◆ Tasks for this exercise:
- a) Copy the passage on India's solar power growth word for word, starting with "Electricity consumption is" and going on through "which necessitate overcapacity.".
- b) Write the next part of the passage on India's solar power growth, picking up after its last sentence.
** Opening Selected passage block **
Electricity consumption is on the ascendancy in India with both energy and power demand scoring above estimates in FY24. During FY24, ~32 GW of capacity was added, with solar energy leading the charge at a record annual addition of ~15 GW. To meet the FY30 target of ~293 GW, the current pace of solar capacity additions needs to double. Current tendering trends suggest that 50-60 GW will be added over the next two years. By FY30, solar will constitute ~38% of installed capacity (~19% as of Jul’24), yet would generate only ~23% of the electricity (~6% in FY24) owing to technical limitations in CUF. This implies substantial long-term growth, further supported by increasing adoption of FDRE contracts which necessitate overcapacity.

Going beyond utility additions, new sources such as commercial and industrial (C&I) and rooftop will become drivers helped by governmental push

Significant growth is anticipated in the C&I and rooftop solar segments, which together account for ~30% of the current solar capacity. ~4 GW/year each are expected to get added in the next couple of years. The growth in the C&I segment will be propelled by companies forming group captive arrangements to benefit from tariff waivers, allowing them to secure power that is reliable, cost-effective (compared to the C&I rates of most state DISCOMs), and environmentally friendly (as they receive renewable energy credits, unlike grid-sourced power). Additionally, the PM Surya Ghar Muft Bijlee Yojana (PM-SGMBY) supports this growth by promising up to 300 units of power per month per household.

With the demand side secured, the lack of domestic upstream capacity for key components casts eco’systemic’ supply-side shadows

The primary constraint in achieving capacity targets is the insufficient domestic upstream manufacturing infrastructure. The existing nameplate capacity of ~72 GW for modules is inadequate. Capacity deficits are even more pronounced further upstream, with no polysilicon production facility and limited cell and wafer manufacturing capacity. Contributing factors include the scarcity of raw materials, high capital investment requirements, extended gestation periods, and rapid technological advancements, all of which perpetuate a cycle of uncompetitive costs and limited scale. This means India remains extensively reliant on imports of both cells (~81% of need in FY24) and modules (~23% of need in FY24), with the major source of imports remaining geopolitically sensitive China, posing a risk in meeting energy security goals.
** Closing Selected passage block **
** Opening Entries supplied block **
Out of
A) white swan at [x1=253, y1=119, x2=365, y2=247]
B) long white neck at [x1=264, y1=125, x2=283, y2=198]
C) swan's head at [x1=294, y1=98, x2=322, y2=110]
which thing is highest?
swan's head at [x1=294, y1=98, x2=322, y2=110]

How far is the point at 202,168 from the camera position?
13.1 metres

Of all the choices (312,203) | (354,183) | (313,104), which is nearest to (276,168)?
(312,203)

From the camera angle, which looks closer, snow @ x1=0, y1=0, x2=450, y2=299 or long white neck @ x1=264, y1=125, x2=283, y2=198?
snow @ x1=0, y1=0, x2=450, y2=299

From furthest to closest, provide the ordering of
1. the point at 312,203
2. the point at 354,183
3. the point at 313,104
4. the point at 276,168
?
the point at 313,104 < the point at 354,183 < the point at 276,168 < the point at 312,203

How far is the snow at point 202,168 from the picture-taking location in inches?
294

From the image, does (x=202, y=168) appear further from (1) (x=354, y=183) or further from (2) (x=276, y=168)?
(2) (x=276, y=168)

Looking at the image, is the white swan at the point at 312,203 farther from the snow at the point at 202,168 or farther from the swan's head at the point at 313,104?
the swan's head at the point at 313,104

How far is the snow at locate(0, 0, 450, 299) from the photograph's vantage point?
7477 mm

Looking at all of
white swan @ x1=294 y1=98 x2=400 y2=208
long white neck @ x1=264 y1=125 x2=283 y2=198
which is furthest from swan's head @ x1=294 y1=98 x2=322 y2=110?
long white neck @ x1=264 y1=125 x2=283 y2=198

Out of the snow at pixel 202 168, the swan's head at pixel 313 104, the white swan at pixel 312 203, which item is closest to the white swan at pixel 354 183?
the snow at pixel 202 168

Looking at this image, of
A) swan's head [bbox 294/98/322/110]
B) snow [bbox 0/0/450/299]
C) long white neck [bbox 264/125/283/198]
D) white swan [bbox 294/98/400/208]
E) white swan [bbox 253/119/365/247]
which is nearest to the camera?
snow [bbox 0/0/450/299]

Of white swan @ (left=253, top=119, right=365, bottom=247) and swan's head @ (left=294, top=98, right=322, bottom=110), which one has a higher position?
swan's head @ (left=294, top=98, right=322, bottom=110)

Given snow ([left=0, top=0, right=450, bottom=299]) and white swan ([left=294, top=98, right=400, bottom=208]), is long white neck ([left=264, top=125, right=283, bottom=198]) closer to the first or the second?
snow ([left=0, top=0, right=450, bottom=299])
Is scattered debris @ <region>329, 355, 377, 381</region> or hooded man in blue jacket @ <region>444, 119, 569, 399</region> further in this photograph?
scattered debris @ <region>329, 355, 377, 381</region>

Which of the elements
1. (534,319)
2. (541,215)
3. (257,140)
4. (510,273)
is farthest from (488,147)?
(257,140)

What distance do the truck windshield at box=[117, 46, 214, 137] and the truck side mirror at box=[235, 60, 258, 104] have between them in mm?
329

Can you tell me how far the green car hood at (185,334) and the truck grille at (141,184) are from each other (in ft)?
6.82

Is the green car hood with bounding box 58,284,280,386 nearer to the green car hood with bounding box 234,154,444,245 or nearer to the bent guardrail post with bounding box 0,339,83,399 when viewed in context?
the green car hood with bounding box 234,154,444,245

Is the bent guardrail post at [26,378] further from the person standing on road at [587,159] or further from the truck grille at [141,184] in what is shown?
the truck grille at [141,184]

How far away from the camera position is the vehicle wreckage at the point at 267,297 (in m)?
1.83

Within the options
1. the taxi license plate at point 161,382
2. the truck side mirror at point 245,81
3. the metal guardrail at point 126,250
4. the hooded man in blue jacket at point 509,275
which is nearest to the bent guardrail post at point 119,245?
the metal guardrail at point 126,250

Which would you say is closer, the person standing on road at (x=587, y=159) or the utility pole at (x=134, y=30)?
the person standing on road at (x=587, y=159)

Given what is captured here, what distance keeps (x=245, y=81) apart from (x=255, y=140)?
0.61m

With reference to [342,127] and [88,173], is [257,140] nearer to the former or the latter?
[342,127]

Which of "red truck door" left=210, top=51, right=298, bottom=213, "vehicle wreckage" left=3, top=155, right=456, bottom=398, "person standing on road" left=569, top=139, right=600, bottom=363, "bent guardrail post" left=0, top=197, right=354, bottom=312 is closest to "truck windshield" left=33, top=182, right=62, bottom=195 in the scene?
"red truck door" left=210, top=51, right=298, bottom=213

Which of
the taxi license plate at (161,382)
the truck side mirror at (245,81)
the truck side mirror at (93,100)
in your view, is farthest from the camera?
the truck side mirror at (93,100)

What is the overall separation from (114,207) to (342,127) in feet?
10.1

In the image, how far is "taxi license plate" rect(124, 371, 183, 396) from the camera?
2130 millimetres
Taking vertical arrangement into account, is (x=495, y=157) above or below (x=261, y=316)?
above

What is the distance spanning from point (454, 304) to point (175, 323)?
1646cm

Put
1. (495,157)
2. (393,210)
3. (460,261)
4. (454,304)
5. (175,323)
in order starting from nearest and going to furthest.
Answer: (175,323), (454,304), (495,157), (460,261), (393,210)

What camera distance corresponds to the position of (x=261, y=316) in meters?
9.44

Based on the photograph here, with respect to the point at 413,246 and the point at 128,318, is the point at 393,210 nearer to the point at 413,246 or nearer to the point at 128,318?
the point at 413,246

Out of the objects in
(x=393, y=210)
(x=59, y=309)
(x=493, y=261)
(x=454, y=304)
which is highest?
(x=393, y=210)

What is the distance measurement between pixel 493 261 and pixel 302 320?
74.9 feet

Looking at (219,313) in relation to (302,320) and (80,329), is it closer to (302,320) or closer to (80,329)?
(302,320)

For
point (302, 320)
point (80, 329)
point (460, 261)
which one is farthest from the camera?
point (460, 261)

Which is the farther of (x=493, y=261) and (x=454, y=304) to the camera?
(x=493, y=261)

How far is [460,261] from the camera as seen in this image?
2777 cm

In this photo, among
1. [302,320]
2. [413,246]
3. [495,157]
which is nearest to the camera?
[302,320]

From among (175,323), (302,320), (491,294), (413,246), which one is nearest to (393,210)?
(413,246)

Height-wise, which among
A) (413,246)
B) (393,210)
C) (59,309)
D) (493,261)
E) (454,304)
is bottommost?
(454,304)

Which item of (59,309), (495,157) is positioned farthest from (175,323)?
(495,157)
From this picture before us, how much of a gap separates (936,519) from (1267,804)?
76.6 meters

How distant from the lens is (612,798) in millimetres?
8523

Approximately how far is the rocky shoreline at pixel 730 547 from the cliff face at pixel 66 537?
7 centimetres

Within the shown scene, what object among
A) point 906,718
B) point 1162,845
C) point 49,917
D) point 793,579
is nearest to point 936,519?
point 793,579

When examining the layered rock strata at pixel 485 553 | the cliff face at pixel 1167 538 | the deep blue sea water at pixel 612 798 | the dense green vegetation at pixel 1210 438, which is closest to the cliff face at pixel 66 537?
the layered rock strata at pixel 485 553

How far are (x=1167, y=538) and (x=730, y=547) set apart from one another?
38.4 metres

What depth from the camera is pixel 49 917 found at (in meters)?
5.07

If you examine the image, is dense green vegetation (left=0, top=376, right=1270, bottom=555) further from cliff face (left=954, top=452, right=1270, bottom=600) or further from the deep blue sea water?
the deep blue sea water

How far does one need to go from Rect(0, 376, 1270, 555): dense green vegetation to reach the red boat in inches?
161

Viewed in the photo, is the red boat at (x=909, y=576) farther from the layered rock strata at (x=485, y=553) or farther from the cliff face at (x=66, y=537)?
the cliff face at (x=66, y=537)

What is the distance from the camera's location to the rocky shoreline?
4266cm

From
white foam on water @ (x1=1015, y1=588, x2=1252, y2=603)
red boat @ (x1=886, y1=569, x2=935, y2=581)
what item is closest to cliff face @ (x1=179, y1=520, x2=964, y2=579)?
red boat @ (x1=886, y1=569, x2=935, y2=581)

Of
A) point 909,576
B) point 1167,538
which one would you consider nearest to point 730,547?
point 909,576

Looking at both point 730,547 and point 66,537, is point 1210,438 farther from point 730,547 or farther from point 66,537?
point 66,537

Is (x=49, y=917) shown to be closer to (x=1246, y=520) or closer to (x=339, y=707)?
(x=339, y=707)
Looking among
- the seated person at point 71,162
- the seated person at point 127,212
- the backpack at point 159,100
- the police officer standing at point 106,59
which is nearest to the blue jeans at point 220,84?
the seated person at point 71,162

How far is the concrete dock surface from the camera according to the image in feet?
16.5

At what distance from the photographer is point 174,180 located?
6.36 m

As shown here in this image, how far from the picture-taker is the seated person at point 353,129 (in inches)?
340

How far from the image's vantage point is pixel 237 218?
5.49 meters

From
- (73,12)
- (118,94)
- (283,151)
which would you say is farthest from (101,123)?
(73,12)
** Closing Entries supplied block **
◆ Per-task answers:
- a)
Electricity consumption is on the ascendancy in India with both energy and power demand scoring above estimates in FY24. During FY24, ~32 GW of capacity was added, with solar energy leading the charge at a record annual addition of ~15 GW. To meet the FY30 target of ~293 GW, the current pace of solar capacity additions needs to double. Current tendering trends suggest that 50-60 GW will be added over the next two years. By FY30, solar will constitute ~38% of installed capacity (~19% as of Jul’24), yet would generate only ~23% of the electricity (~6% in FY24) owing to technical limitations in CUF. This implies substantial long-term growth, further supported by increasing adoption of FDRE contracts which necessitate overcapacity.

- b)
Recognising the shortfall, government incentives are in place to make setting up upstream solar capacities attractive and procurement of domestic panels by projects viable

Two PLI schemes, with a total of four sub-schemes tailored to various levels of integration, have been introduced. Among these, PLI-I and one sub-scheme of PLI-II are fully integrated, while the remaining two sub-schemes of PLI-II exclude certain upstream capacities. Additionally, a BCD of 40% on modules and 25% on cells has been instituted to deter inexpensive Chinese imports. Furthermore, to qualify for any government incentives, most projects are mandated to utilise modules from the ALMM, which exclusively comprises domestic producers. Collectively, these measures are expected to greatly increase upstream capacities, with integrated capacity dominating cell and wafer stages, and the fragmented module space gradually consolidating. Besides the module value chain, developing sufficient capacity of ancillary components such as inverters and transformers also remains key to success.

Adding the ‘solar system’ piles up another mountainous funding requirement and terrain of the funding landscape changes as we move downstream

The addition of solar projects alone is projected to necessitate an investment of ~Rs. 2 trn over the next two years. Beyond this, considering the announced capacity expansions, an additional ~Rs. 1.2 trn in capital investment will be essential to establish the complete value chain. Financing this intricate value chain demands a nuanced understanding of the capital requirements at each stage. While generation projects typically require long-term capital expenditure debt, upstream entities are predominantly dependent on working capital and nonfund-based facilities due to their extensive engagement in foreign trade.